5.2 Tiger Mosquito over Europe

The tiger mosquito (Aedes albopictus) is a vector species for many different viruses including those responsible for dengue fever, Zika and chikungunya. The natural habitat of this species was limited in the past, however, in the recent time, this species has spread to many countries through the transport of goods and international travel e.g. shipping routes or similar (Benedict, Levine, Hawley, & Lounibos, 2007; Da Re, Montecino-Latorre, Vanwambeke, & Marcantonio, 2021). The R package dynamAedes contains stochastic, time-discrete and spatially-explicit population dynamical models for Aedes sp. invasive species (Da Re, Van Bortel, et al., 2021).

We can obtain occurrences of the Aedes albopictus by either using the rgbif::occ_data function, or by downloading the CSV file from the GBIF website. A local copy of the occurrences for Europe can be loaded by using:

## occ = rgbif::occ_data(taxonKey=1651430, hasCoordinate = TRUE, year = '2000,2022')
occ = readRDS("./input/gbif_aedes_albopictus_mood.rds")
str(occ)
#> 'data.frame':    13834 obs. of  9 variables:
#>  $ occurrenceID                 : chr  "https://observation.org/observation/226030224" "https://observation.org/observation/229897504" "https://observation.org/observation/222737616" "https://observation.org/observation/221356176" ...
#>  $ scientificName               : chr  "Aedes albopictus (Skuse, 1894)" "Aedes albopictus (Skuse, 1894)" "Aedes albopictus (Skuse, 1894)" "Aedes albopictus (Skuse, 1894)" ...
#>  $ individualCount              : num  1 1 1 1 10 125 22 3 2 2 ...
#>  $ Date                         : Date, format: "2021-09-21" "2021-07-22" ...
#>  $ coordinateUncertaintyInMeters: num  43 25 356 4 NA NA NA NA NA NA ...
#>  $ decimalLongitude             : num  3.206 -0.349 4.863 -0.647 12.726 ...
#>  $ decimalLatitude              : num  42 43.3 45.8 38.1 42.1 ...
#>  $ Year                         : int  2021 2021 2021 2021 2020 2020 2020 2020 2020 2020 ...
#>  $ olc_c                        : chr  "8FH5X6G4+VF3" "8CMX8M42+Q8G" "8FQ6QVW7+M8J" "8CCX49J3+95Q" ...

To visualize the mosquito point data over Europe we can use e.g.:

library(spacetime)
library(plotKML)
sp_ST <- STIDF(SpatialPoints(occ[,c("decimalLongitude", "decimalLatitude")], proj4string = CRS("EPSG:4326")), 
               occ$Date, data.frame(individualCount=occ$individualCount))
data(SAGA_pal)
## plot in Google Earth:
plotKML(sp_ST, colour_scale=SAGA_pal[[1]])
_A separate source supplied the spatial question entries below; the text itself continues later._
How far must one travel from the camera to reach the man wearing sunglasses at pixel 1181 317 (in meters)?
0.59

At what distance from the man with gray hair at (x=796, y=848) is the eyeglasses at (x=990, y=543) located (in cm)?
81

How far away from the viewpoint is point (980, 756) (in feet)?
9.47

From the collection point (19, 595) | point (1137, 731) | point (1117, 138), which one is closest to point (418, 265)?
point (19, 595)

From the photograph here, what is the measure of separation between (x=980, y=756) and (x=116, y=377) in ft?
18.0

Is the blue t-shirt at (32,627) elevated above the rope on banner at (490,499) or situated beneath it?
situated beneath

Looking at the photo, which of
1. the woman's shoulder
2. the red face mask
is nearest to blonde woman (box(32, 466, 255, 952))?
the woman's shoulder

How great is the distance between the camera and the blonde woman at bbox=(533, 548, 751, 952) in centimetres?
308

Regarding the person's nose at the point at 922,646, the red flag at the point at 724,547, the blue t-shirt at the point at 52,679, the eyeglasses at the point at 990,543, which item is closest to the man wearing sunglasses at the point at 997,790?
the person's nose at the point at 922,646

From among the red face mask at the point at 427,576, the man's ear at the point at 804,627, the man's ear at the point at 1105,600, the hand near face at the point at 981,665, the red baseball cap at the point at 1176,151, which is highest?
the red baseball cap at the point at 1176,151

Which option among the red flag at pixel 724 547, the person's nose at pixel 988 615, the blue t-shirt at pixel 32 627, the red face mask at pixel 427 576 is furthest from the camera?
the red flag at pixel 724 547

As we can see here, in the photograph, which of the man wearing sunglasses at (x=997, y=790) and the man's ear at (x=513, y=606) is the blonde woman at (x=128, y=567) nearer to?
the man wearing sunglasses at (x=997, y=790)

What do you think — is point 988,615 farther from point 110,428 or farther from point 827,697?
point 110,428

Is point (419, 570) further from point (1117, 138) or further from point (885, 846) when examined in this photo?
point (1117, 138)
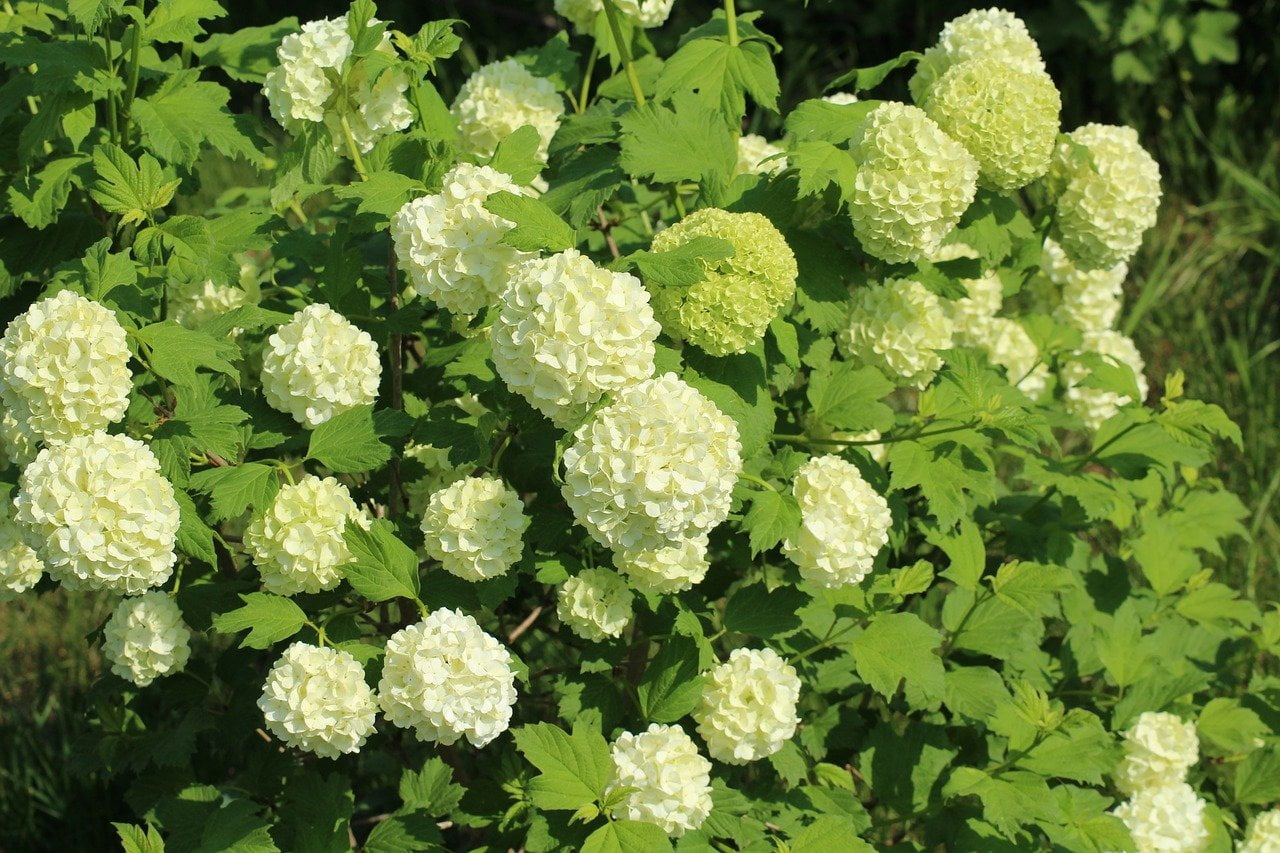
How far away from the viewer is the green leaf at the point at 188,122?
2246mm

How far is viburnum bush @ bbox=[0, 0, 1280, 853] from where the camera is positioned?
6.16ft

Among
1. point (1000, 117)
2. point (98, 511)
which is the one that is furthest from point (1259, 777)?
point (98, 511)

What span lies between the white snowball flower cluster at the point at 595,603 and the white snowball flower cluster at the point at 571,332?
41cm

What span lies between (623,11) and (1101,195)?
100cm

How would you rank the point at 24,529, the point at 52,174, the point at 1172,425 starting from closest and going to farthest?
the point at 24,529 < the point at 52,174 < the point at 1172,425

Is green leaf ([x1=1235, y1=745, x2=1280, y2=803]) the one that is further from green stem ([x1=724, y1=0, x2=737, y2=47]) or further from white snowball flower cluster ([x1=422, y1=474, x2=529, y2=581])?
green stem ([x1=724, y1=0, x2=737, y2=47])

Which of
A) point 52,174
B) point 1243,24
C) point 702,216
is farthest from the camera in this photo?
point 1243,24

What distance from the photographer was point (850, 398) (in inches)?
93.4

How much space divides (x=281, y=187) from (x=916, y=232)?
1.06 meters

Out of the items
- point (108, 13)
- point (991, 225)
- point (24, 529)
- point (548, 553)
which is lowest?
point (548, 553)

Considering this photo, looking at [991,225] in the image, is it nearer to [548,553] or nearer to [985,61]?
[985,61]

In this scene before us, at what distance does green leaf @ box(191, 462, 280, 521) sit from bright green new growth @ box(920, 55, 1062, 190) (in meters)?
1.33

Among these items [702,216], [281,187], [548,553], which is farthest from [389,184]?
[548,553]

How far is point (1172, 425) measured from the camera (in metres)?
2.48
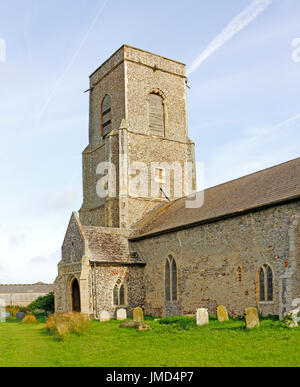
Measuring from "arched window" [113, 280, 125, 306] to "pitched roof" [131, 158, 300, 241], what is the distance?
3046 millimetres

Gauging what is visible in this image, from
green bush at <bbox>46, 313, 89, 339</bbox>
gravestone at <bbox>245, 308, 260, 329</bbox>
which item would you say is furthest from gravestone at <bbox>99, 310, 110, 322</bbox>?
gravestone at <bbox>245, 308, 260, 329</bbox>

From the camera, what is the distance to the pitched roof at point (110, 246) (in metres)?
23.8

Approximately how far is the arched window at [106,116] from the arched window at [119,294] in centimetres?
1299

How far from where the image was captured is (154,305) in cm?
2391

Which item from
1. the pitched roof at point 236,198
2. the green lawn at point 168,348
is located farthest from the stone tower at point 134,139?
the green lawn at point 168,348

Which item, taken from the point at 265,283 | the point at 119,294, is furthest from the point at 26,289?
the point at 265,283

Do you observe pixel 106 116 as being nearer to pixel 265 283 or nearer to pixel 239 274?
pixel 239 274

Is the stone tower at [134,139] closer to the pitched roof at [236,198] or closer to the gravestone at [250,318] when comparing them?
the pitched roof at [236,198]

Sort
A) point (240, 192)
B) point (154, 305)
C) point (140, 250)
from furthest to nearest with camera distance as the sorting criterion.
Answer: point (140, 250) → point (154, 305) → point (240, 192)

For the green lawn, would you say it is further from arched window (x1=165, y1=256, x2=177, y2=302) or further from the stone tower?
the stone tower

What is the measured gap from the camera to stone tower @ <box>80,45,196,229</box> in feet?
97.7
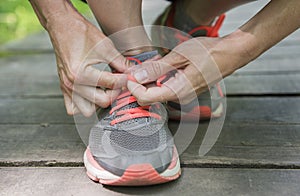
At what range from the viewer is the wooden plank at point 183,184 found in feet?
2.34

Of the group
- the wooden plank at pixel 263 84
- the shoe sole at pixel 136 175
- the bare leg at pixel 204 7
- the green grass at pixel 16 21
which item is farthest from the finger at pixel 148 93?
the green grass at pixel 16 21

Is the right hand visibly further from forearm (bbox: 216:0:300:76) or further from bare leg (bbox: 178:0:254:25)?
bare leg (bbox: 178:0:254:25)

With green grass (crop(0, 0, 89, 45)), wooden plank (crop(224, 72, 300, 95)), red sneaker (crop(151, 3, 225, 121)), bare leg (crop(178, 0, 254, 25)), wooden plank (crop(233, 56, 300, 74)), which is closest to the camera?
red sneaker (crop(151, 3, 225, 121))

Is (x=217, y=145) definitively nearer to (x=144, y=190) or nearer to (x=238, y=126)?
(x=238, y=126)

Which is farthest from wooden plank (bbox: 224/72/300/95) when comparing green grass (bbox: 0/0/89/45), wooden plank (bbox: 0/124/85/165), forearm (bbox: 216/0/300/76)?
green grass (bbox: 0/0/89/45)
Figure 5.1: Spatiotemporal visualization of the GBIF occurrence records of the Tiger mosquito.

This shows that mosquito seems to be concentrated in the southern Europe, primarily along coast-line, although some adults have been spotted also in the Northern Europe. Note also that the mosquito seems to be continuously spreading across Europe, however, we are not sure if this is also just because there are more records in GBIF coming from the last 5 years.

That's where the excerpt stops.